Being a data analyst, it’s a bit embarrassing how little experience I have with the new hotness of machine learning. I recently had a conversation with an individual who mentioned that they often employ decision and regression trees as a data exploration method and this prompted me to start looking into them.

Decision and regression trees are an awesome tool because of how transparent the end result is. It’s easy to understand and to explain to others who might be weary of implementing something opaque. In the simplest trees, they ask a series of yes-no questions such as: is a certain variable greater than some number. With each question you progress through different paths until you reach a terminal node. This terminal node will give you a prediction, either a classification or a value, depending on the type of tree. This process is extremely easy to follow and is the biggest selling point of decision trees.

Another advantage of decision trees is the simplicity of the algorithm used to create the tree. There are 3 basic steps that go into creating a tree. The first is a calculation on some cost function that we want to minimize. In the case of regression trees the cost function is usually just the mean squared error of all observations at that particular node. Secondly, each variable is iterated over to find the optimal way to divide the observations into two groups. Optimal, in this case, refers to the smallest mean squared error. And finally, once the optimal division is found the process is repeated on the two subgroups.

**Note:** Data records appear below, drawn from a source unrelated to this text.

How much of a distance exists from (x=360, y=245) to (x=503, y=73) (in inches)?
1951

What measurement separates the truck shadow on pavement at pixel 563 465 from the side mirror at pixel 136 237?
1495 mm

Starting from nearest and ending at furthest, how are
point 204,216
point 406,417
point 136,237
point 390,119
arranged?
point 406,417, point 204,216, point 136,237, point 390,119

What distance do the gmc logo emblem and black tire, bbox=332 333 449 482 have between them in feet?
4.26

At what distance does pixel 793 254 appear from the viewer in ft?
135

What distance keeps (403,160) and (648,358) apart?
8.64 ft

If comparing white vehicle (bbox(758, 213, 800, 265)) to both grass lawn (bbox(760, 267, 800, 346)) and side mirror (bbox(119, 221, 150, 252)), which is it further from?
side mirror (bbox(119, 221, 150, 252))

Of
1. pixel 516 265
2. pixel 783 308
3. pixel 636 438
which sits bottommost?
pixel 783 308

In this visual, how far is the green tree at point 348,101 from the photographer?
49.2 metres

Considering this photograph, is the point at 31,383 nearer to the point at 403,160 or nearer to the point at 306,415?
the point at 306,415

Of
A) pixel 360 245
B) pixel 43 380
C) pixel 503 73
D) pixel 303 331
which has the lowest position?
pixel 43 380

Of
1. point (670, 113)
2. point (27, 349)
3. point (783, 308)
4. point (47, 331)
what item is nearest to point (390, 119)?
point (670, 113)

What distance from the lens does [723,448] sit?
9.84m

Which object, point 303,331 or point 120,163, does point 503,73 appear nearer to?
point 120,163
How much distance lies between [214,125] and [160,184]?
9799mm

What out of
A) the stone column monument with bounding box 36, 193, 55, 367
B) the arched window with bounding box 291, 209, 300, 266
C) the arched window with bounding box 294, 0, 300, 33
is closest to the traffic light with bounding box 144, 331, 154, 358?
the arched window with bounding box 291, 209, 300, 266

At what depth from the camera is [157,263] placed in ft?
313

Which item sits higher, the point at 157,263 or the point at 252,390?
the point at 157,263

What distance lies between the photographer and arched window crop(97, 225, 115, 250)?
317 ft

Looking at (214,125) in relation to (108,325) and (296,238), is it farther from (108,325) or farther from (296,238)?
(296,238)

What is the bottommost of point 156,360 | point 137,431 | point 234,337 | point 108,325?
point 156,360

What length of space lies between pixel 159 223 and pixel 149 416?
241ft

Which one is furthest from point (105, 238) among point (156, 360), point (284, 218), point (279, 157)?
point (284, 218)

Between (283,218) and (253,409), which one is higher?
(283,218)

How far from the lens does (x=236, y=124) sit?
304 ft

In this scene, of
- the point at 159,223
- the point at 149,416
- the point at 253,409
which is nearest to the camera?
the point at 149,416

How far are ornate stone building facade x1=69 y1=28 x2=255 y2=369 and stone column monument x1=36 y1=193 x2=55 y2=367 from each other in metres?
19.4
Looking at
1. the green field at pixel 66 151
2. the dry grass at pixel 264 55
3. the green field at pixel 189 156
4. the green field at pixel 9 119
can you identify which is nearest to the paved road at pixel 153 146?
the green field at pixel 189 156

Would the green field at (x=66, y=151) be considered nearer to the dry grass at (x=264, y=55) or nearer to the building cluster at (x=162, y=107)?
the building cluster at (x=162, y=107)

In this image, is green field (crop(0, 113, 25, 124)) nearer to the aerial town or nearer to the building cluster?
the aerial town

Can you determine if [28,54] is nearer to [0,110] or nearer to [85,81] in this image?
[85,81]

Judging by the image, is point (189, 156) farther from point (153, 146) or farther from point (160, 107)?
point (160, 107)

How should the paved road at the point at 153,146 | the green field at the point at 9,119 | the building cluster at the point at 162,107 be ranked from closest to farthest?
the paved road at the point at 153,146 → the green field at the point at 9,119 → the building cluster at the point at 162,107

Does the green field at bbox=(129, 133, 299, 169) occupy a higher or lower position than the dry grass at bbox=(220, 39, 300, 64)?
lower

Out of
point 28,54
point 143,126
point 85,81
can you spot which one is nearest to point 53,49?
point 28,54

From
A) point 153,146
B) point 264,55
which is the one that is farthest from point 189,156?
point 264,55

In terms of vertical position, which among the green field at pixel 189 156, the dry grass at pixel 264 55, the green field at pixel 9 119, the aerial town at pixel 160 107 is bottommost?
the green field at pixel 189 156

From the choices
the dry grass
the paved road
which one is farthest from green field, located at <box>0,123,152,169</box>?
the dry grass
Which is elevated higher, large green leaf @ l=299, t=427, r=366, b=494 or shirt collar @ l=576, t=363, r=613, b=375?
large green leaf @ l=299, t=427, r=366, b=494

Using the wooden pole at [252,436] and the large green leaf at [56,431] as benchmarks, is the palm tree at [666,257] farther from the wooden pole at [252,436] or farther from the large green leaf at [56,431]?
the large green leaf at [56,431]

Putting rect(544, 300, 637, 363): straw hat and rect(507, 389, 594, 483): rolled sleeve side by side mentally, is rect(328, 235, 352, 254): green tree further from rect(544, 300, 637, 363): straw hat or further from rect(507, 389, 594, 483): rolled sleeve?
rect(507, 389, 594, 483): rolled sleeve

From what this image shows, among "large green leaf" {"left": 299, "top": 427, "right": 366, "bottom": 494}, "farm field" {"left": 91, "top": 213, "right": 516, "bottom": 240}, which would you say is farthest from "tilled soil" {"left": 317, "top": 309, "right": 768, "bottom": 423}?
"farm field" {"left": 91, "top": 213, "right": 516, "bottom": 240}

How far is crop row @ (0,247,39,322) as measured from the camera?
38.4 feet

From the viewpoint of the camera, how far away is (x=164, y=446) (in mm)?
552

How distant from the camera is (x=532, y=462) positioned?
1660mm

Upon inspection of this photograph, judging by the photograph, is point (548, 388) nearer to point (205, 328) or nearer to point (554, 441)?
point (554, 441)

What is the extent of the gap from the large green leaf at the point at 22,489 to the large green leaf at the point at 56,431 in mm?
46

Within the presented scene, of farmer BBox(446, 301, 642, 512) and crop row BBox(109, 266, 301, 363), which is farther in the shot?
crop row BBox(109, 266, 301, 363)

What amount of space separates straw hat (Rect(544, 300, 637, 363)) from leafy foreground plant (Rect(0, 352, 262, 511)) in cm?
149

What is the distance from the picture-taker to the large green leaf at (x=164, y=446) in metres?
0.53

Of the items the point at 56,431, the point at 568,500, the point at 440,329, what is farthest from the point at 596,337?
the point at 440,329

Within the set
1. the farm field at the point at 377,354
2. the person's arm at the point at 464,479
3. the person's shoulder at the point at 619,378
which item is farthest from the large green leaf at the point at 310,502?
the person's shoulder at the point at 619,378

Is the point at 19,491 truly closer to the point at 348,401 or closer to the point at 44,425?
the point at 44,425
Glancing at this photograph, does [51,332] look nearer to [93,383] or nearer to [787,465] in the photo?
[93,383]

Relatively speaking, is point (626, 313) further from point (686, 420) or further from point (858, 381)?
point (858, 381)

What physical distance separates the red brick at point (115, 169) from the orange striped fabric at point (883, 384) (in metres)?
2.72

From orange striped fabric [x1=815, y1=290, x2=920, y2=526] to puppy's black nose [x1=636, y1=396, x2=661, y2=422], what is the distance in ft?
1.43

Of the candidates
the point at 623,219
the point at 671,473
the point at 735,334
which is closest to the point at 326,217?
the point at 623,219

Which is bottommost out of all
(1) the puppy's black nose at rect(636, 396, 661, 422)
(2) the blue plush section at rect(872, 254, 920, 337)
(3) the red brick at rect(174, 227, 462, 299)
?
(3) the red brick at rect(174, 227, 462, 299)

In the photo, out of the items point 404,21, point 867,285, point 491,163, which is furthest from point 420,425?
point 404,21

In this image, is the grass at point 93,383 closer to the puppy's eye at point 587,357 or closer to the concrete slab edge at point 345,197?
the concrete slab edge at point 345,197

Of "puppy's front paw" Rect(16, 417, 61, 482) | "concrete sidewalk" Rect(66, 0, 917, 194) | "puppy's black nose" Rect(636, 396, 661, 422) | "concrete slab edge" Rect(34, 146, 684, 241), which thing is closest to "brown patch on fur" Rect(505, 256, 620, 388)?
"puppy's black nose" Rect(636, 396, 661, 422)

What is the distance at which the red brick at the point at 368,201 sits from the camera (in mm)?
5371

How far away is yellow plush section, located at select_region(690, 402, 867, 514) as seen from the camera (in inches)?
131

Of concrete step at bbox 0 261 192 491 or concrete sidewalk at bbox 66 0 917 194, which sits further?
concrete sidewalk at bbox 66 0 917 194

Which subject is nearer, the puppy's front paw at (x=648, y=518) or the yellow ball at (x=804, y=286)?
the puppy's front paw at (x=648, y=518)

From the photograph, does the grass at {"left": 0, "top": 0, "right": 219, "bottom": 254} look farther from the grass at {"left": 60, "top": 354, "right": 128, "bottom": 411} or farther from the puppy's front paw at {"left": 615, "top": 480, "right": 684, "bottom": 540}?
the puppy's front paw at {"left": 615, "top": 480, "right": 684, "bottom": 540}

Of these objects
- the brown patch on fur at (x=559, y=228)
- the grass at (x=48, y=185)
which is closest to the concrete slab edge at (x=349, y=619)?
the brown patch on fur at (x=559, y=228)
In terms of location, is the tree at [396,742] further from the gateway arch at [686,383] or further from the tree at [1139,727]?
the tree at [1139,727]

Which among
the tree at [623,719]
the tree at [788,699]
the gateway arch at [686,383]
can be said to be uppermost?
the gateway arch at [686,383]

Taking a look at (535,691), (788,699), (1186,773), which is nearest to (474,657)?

This continues until certain predefined conditions are reached like minimum number of observations at a node.

In fact, the algorithm is so simple I decided to implement a basic regression tree in Julia as a learning exercise. Julia is an awesome statistical computing language thats main advantage is speed. Code written in Julia is often several times faster than the equivalent R or Python code for non-trivial calculations. My implementation is rather limited compared to the ‘rpart’ package in R or even the ‘DecisionTrees.jl’ package available in Julia. The idea was to gain a better understanding of how decision trees actually work and not to replace any of the already great implementations available.

I tested my implementation on the 'cu.summary' dataset from 'rpart'. This dataset contains information on a small number of cars and regressing on mileage gives the following tree:

Price < 9415.84 : 1 Price < 6696.9 : 2 4 : 34.0 : 3 7 : 30.714285714285715 : 3 Type IN String["Small","Sporty","Compact"] : 2 Price < 11475.8 : 3 Reliability IN String["average","Much worse"] : 4 4 : 27.25 : 5 6 : 24.166666666666668 : 5 Reliability IN String["Much worse","better"] : 4 4 : 21.0 : 5 7 : 24.428571428571427 : 5 Type IN String["Medium"] : 3 Reliability IN String["Much better","worse"] : 4 6 : 21.333333333333332 : 5 5 : 22.2 : 5 6 : 19.333333333333332 : 4

The labels show the decision that is made at each node. The lines that begin with a number show the number of observations that were placed in that bin along with the average mileage of those observations. The output isn’t pretty but it isn’t that difficult to follow since the tree is pretty shallow.

And, as always, I’ve uploaded my code to Github.